Selected excerpt »
Scholarly Works

Posted in: Research Students, Research Education Officer
By GSA Research Education Officer
Mar 1, 2009 - 10:40:43 PM

Know who owns ideas. Some research students will find that their ideas are subject to policy on ownership. The Australian Government defines Intellectual Property (IP) as,

“… the property of your mind or intellect. In business terms, this also means your proprietary knowledge.”


The jurisprudence of Intellectual Property is a niche research field and the University specialist centre is the IP Research Institute of Australia (IPRIA), funded by IP Australia. IP will matter more in some research compared to others. Find out what is conventionally practiced in your faculty and how its researchers define scholarly works.

Intellectual Property is distinct from scholarly work. A general principle is,

“the University asserts ownership of IP, other than scholarly works, created by its staff.”

Scholarly works is defined by the University as,

“ … any article, book, musical composition, creative writing or like publication or any digital or electronic version of these works that contains material written by any member of academic staff, an honorary appointee, a visitor or a student based on that person’s scholarship, learning or research …”

Saved entries:
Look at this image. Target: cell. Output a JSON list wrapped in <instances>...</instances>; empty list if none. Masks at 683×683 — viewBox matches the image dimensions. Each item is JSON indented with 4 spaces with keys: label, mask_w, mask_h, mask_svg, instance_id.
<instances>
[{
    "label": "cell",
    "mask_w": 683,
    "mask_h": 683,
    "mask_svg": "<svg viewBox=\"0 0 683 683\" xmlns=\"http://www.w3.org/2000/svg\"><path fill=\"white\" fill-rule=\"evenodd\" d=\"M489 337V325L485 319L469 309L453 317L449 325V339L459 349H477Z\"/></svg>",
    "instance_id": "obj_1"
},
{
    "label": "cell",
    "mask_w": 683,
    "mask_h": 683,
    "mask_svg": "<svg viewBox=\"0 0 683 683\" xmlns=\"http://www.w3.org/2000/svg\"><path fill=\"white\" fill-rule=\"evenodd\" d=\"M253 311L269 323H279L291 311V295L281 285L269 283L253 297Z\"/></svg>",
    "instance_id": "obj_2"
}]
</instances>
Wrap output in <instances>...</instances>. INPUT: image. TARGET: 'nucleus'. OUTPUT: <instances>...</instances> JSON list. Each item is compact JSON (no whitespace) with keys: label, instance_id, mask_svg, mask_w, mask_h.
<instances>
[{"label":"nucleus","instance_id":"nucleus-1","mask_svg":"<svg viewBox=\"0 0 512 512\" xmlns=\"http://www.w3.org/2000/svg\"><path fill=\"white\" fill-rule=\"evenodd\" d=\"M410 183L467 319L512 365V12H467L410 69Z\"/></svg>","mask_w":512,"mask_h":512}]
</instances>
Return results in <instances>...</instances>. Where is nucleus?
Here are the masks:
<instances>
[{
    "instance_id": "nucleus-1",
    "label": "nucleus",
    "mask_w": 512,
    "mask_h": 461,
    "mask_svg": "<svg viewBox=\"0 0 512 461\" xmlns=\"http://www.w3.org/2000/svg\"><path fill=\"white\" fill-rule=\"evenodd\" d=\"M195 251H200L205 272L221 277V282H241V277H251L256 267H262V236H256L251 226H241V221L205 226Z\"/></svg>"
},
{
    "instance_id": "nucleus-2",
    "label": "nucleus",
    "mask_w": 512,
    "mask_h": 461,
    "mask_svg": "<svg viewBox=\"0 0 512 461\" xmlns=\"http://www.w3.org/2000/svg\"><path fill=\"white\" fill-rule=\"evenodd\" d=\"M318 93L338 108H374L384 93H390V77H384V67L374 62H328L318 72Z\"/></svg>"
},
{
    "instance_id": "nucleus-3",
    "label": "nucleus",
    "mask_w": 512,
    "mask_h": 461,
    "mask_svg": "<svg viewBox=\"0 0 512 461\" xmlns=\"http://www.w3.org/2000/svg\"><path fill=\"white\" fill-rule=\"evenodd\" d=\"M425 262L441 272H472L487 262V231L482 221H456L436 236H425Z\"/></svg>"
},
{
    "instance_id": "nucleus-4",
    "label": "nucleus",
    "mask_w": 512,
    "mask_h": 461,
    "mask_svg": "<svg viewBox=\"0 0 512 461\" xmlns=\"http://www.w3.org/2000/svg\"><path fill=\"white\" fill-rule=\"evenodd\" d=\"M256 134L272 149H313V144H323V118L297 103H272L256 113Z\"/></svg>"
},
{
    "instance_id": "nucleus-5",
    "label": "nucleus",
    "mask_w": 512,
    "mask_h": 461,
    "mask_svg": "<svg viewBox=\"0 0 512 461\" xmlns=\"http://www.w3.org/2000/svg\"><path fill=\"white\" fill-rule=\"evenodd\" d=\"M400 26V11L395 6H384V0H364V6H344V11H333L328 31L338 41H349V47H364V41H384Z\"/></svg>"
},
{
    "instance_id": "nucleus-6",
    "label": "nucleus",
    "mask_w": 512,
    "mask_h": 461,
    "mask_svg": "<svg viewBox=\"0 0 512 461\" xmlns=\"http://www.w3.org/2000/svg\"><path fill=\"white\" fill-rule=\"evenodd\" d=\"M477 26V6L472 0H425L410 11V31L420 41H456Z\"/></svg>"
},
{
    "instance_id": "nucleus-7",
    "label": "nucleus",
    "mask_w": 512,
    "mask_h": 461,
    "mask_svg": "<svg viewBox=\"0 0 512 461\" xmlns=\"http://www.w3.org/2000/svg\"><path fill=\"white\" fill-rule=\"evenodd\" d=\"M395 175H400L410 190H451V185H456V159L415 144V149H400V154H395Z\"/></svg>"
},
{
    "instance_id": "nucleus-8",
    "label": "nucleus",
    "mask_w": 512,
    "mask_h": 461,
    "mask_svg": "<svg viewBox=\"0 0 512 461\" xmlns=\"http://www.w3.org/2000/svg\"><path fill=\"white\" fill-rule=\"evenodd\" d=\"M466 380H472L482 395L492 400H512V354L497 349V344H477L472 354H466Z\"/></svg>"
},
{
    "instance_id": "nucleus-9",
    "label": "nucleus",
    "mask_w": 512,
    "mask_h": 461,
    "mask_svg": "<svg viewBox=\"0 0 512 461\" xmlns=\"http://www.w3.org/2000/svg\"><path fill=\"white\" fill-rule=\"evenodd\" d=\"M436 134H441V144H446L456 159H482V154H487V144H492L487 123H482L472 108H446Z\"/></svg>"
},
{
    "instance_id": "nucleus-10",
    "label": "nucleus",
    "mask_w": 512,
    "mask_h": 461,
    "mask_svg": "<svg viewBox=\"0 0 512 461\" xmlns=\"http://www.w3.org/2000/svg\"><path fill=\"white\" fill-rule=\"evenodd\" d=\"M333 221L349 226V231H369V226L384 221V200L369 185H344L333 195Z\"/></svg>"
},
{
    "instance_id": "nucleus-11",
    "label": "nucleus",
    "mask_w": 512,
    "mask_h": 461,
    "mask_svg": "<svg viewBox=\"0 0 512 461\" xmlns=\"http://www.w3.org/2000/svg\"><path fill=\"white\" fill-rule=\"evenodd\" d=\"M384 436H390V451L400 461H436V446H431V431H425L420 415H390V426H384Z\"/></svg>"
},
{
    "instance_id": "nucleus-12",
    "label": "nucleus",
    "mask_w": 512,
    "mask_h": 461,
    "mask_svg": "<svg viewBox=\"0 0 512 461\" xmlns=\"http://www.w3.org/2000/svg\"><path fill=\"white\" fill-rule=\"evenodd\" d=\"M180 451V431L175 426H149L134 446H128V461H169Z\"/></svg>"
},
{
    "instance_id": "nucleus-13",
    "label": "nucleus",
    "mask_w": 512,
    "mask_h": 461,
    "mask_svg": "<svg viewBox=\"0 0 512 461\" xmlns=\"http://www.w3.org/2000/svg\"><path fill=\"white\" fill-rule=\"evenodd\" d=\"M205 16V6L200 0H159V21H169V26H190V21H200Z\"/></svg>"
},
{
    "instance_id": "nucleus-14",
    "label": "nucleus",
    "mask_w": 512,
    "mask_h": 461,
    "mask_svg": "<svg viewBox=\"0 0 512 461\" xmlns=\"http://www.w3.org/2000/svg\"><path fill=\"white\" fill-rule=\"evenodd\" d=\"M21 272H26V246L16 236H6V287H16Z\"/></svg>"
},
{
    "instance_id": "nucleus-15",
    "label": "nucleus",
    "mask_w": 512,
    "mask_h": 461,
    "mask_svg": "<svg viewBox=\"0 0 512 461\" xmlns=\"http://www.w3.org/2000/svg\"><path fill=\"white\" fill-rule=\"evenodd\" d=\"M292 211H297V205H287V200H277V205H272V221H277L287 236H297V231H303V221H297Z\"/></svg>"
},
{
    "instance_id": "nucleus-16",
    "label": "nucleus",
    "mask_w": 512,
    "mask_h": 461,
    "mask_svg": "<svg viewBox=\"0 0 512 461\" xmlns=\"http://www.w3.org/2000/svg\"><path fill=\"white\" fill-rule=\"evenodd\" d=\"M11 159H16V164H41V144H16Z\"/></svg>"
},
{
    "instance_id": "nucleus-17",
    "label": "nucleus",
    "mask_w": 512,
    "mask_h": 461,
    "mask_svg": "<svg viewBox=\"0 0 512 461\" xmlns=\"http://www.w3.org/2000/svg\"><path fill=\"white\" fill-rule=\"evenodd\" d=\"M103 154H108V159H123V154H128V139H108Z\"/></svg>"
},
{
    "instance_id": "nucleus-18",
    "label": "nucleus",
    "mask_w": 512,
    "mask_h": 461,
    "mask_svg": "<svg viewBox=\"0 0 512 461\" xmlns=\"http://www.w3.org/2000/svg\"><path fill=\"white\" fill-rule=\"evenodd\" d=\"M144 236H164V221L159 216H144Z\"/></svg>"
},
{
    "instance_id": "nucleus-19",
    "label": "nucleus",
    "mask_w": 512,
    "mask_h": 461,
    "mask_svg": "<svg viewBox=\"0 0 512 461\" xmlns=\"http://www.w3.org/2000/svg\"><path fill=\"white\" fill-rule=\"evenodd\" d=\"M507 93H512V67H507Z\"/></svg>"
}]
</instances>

Task instructions »
(A) Rewrite the paragraph of the post on scholarly works that begins "The jurisprudence of Intellectual Property" as a short bulleted list that keeps its main facts.
(B) Write a continuation of the post on scholarly works, starting after its final quoted definition.
These entries come from a different source than the post on scholarly works.

Responses for each task »
(A)
- The jurisprudence of Intellectual Property is a niche research field.
- The University's specialist centre for it is the IP Research Institute of Australia (IPRIA), which is funded by IP Australia.
- IP matters more in some research than in other research.
- Find out what your faculty conventionally practices and how its researchers define scholarly works.

(B)
Unless produced as University teaching material or as part of a research project with specific stakeholders, student scholarship is by definition “scholarly works”.  While the outcome of wider projects belong to the university, your "original contribution" to knowledge is your scholarly works, insofar as you can isolate your specific contribution in the research thesis.  Know how your Masters or Doctoral thesis corresponds accordingly to idea ownership.  Your scholarship is yours to own -- not that of your supervisor or panel or other faculty staff.

One-liner
Scholarly works belong the scholar.

References
Brief Overview of the University's IP Policy,
http://www.research.unimelb.edu.au/ridg/ip/overview.html

The University’s Intellectual Property Research Institute,
http://www.ipria.org/

IP Australia is the Australian Government agency responsible for administering patents, trade marks, designs and plant breeder’s rights.